Kawahara et al. (2022a) argue that the striped pattern reflects water-rock interactions, and it is suggested that zebra rock formed in an acid hydrothermal system. In this model, pH buffering of acid fluid with carbonate led to rhythmic Fe oxide precipitation. They distinguish two types of zebra rock according to colour and clay mineral assemblages. For their detailed observations (Kawahara et al., 2022a,b) analyses were made of seven samples bought at a gallery in Kununurra, in 2008. The samples were excavated from a quarry in a small island in Lake Argyle, the locality now flooded. Crystallography (XRD) distinguishes two types of zebra rock, either kaolinite- dominant or alunite- dominant. In a companion study, Kawahara et al. (2022b) examined bleached spots in Fe oxide rich sediments such as red beds, noting that localised reduction by organic matter is often invoked to explain such spots.
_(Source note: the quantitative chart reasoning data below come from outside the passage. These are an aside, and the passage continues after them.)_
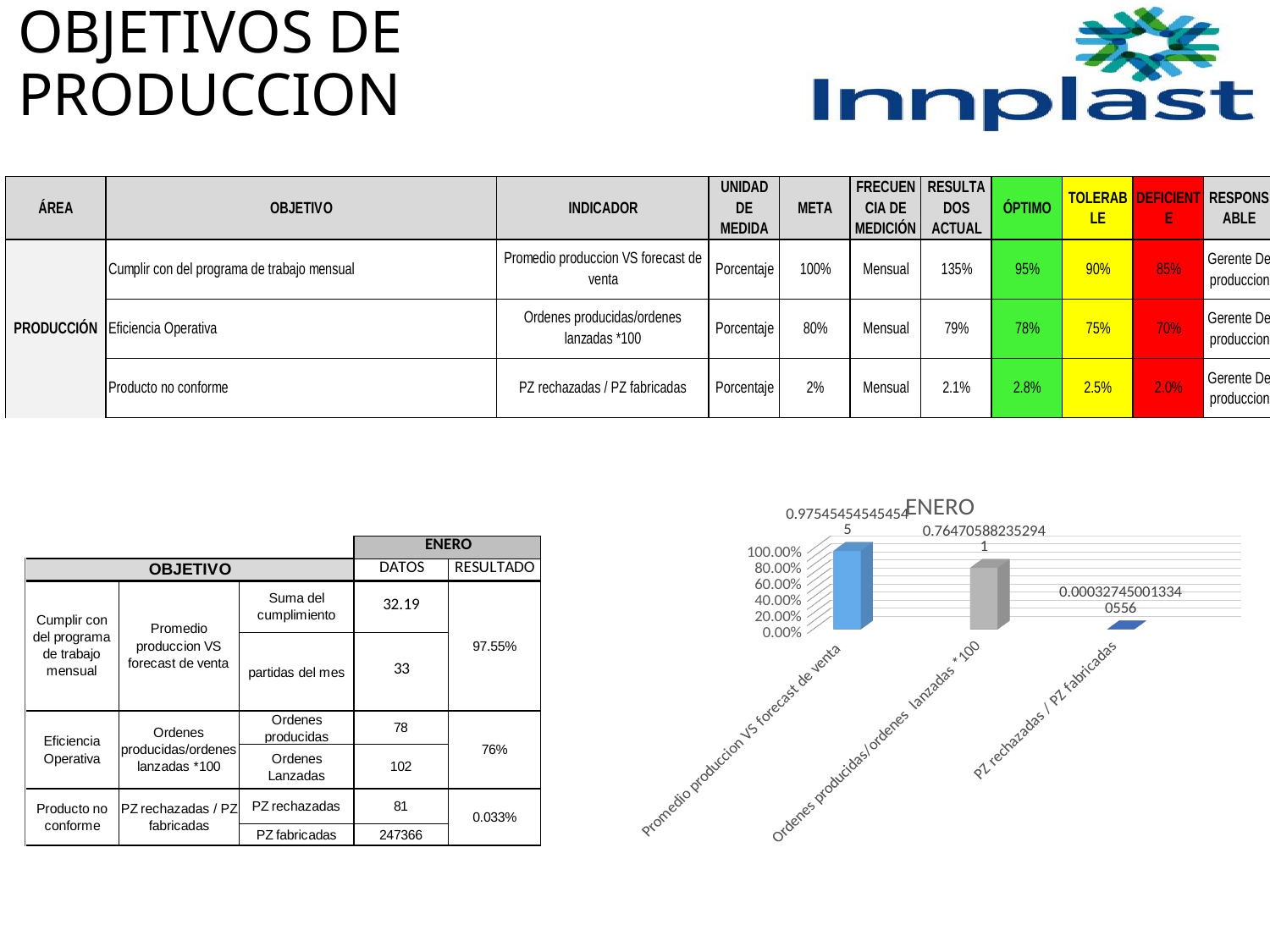
What is the data label shown for Ordenes producidas/ordenes lanzadas *100 in the ENERO chart? 0.764705882352941 How many categories are plotted in the ENERO chart? 3 In the ENERO chart, is the value for PZ rechazadas / PZ fabricadas greater or less than 20.00%? less In the ENERO chart, is the value for Ordenes producidas/ordenes lanzadas *100 greater or less than 60.00%? greater What is the data label shown for Promedio produccion VS forecast de venta in the ENERO chart? 0.975454545454545 In the ENERO chart, which is larger: the value for Promedio produccion VS forecast de venta or the value for Ordenes producidas/ordenes lanzadas *100? Promedio produccion VS forecast de venta In the ENERO chart, which category has the lowest value? PZ rechazadas / PZ fabricadas In the ENERO chart, which category has the highest value? Promedio produccion VS forecast de venta In the ENERO chart, is the value for Promedio produccion VS forecast de venta greater or less than 80.00%? greater What is the title of the chart on the slide? ENERO In the ENERO chart, do the values rise or fall from left to right across the categories? fall What kind of chart is shown on the slide? bar chart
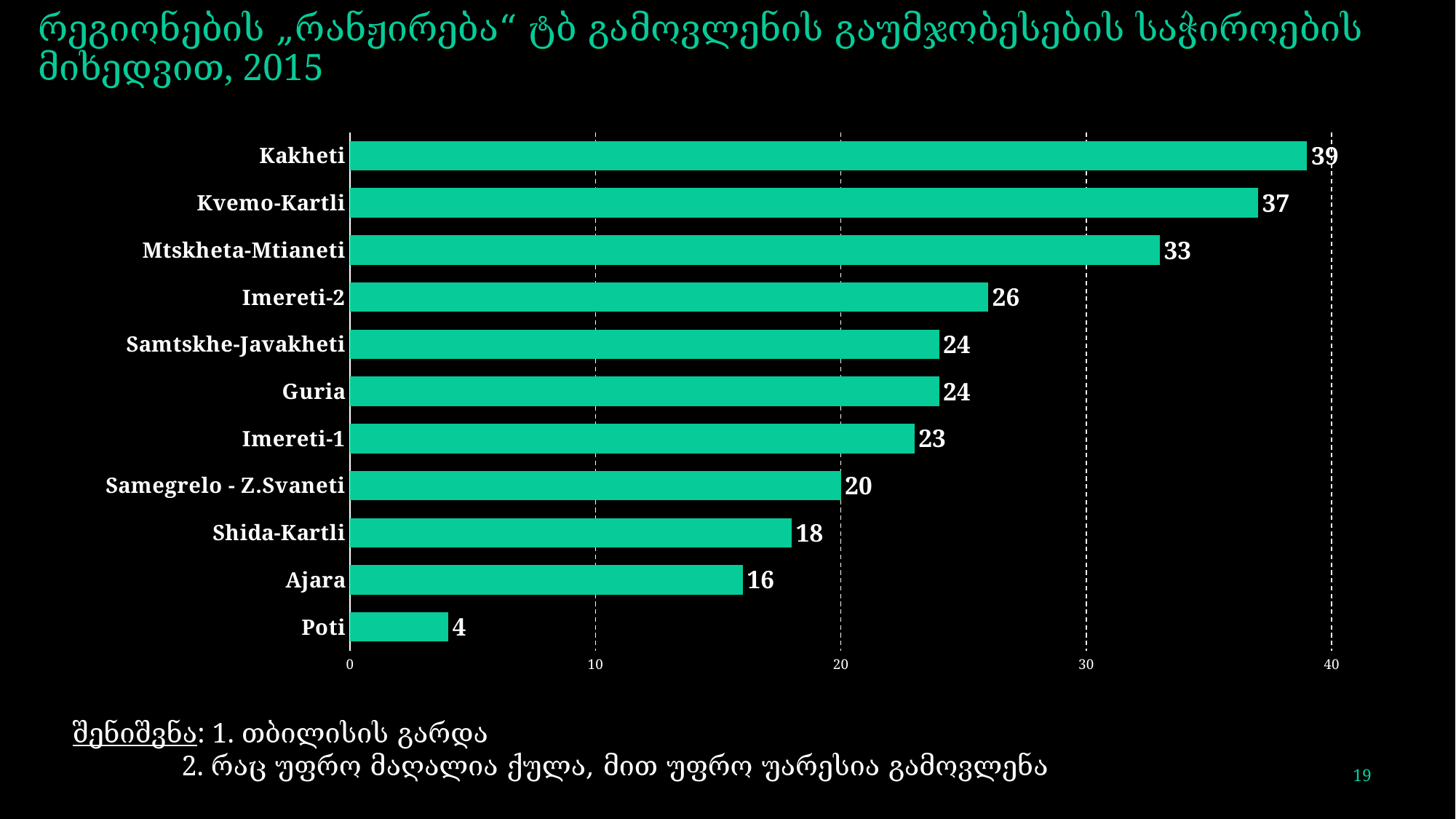
How many regions are shown in the chart? 11 Which region has the highest value? Kakheti Which two regions share the value 24? Samtskhe-Javakheti and Guria What is the value for Shida-Kartli? 18 What is the value for Poti? 4 What is the value for Kakheti? 39 What is the difference between the values for Imereti-2 and Ajara? 10 What is the difference between the values for Kvemo-Kartli and Mtskheta-Mtianeti? 4 Which is larger, the value for Imereti-1 or the value for Samegrelo - Z.Svaneti? Imereti-1 Is the value for Mtskheta-Mtianeti greater or less than 30? greater What kind of chart is shown on the slide? bar chart Which region has the lowest value? Poti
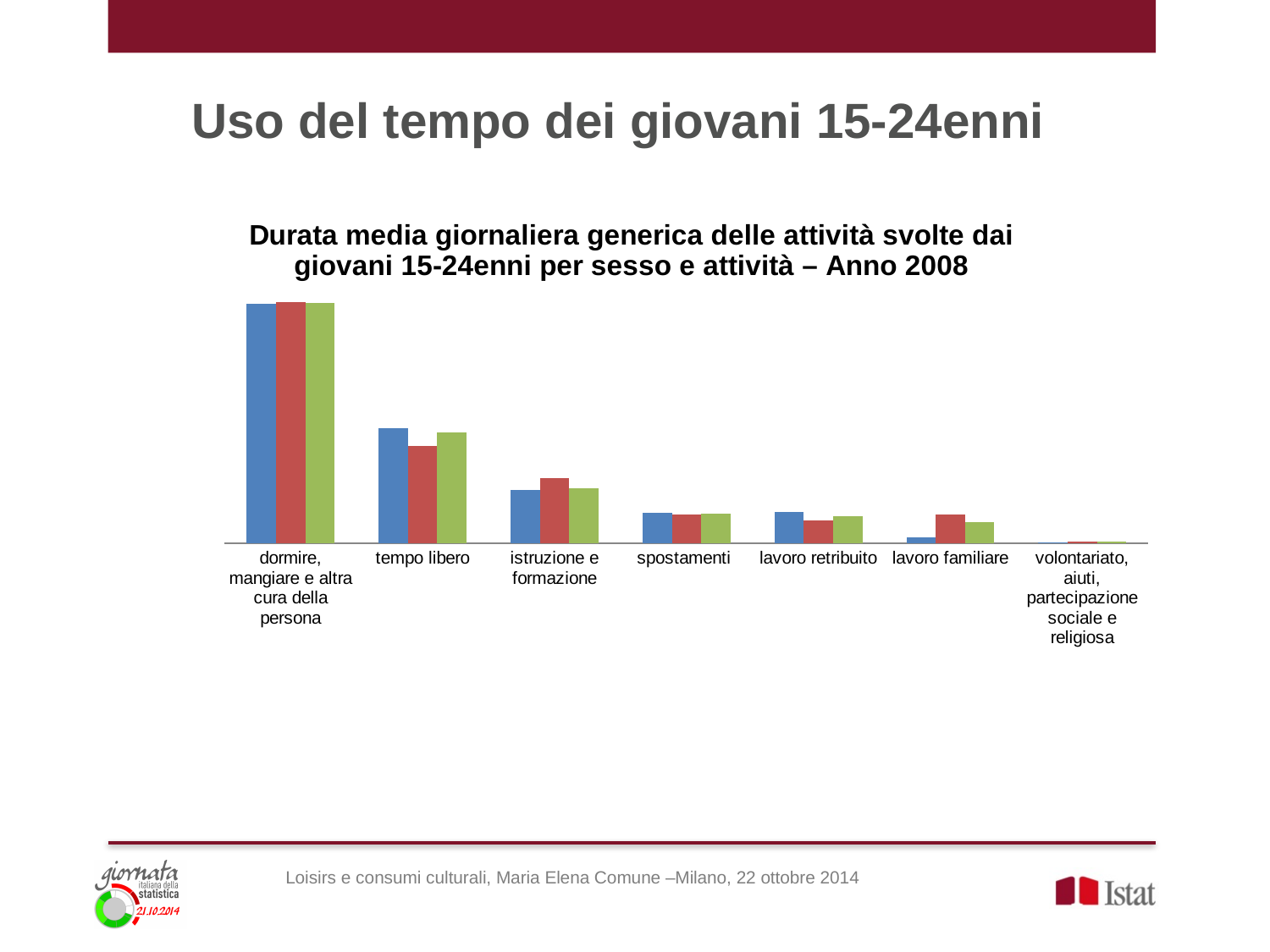
What kind of chart is shown on the slide? bar chart Within the tempo libero category, which bar is taller, the blue one or the red one? the blue one Do the bar heights generally rise or fall moving from left to right along the x axis? fall What year does the chart title say the data refer to? 2008 Which activity category has the highest bars in the chart? dormire, mangiare e altra cura della persona Within the istruzione e formazione category, which coloured bar is the tallest? the red one How many activity categories are shown on the x axis of the chart? 7 Within the lavoro familiare category, which coloured bar is the shortest? the blue one How many bars are plotted for each activity category? 3 Which category has higher bars, tempo libero or istruzione e formazione? tempo libero Which activity category has the lowest bars in the chart? volontariato, aiuti, partecipazione sociale e religiosa Within the lavoro retribuito category, which bar is taller, the blue one or the red one? the blue one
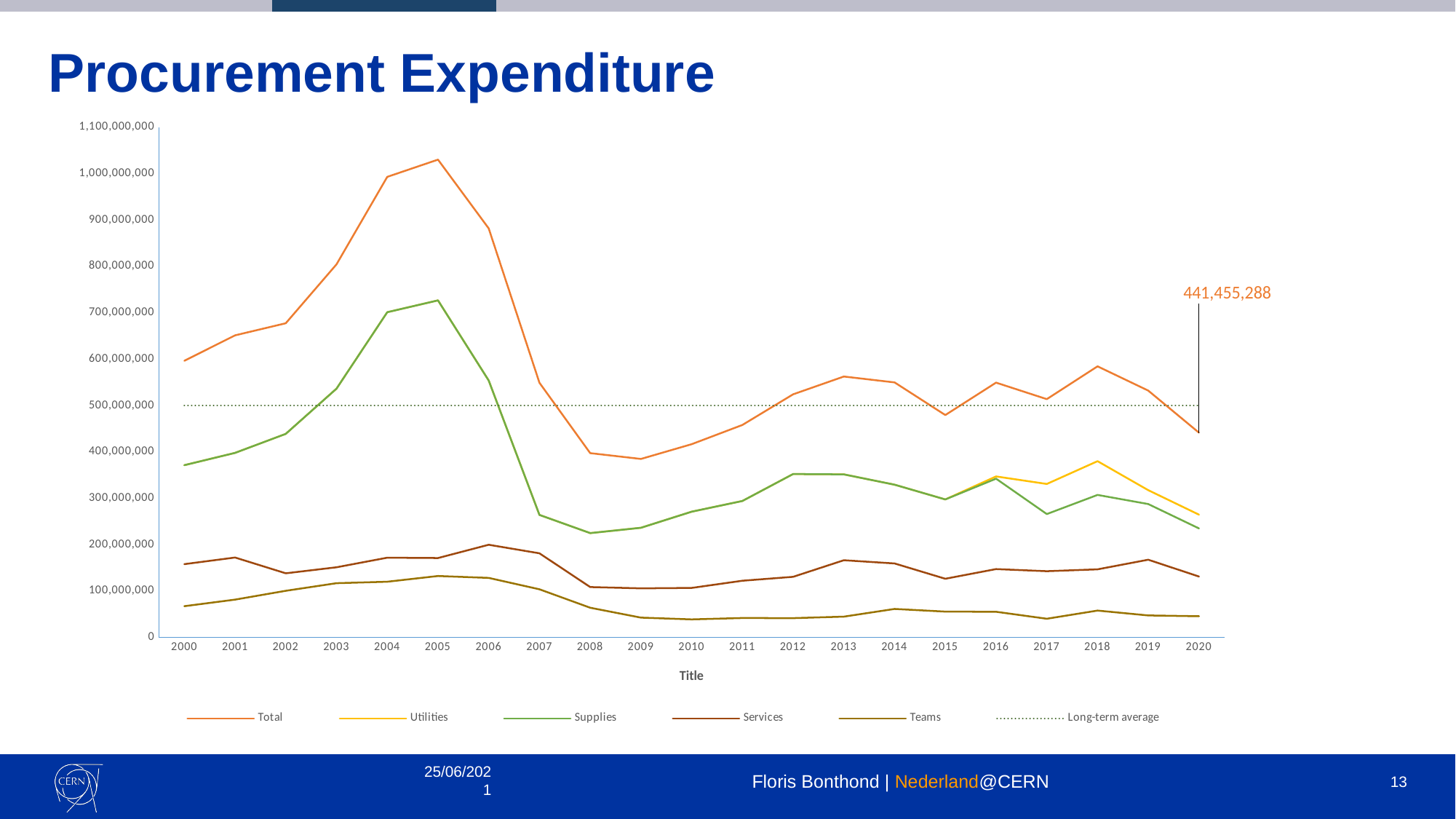
Which series has the lowest value in 2020? Teams Is the value of the Total series in 2000 greater or less than 500,000,000? greater What is the value of the Total series in 2020? 441,455,288 How many series does the legend list? 6 In 2005, which is larger: Supplies or Services? Supplies In which year does the Total series reach its highest value? 2005 What kind of chart is shown on the slide? line chart What is the label shown on the x axis of the chart? Title How many years are plotted along the x axis? 21 Is the value of the Total series in 2005 greater or less than 900,000,000? greater Does the Total series rise or fall between 2005 and 2008? fall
However, evidence of microbial activity is often lacking. Based on zebra rock samples, they find that such spots (small in this case, circa 1 mm) may instead form by pyrite decomposition and associated pH changes. The original pyrite may be replaced by a pseudomorph of dickite with hematite and goethite. This may have widespread application, though it is a separate issue to the spectacular bands and cm-scale spots seen in Figs. 1-2.

Fig. 2: A close-up shows the strange spots, each ovoid in this plane through the rock, and 1-2 cm in size. What shape are they in 3 dimensions: spheroids, ovoids, rods? And why is each spot delineated by a thin, pale rim? I worry about this phenomenon (below), but honestly do not have the answers at this time.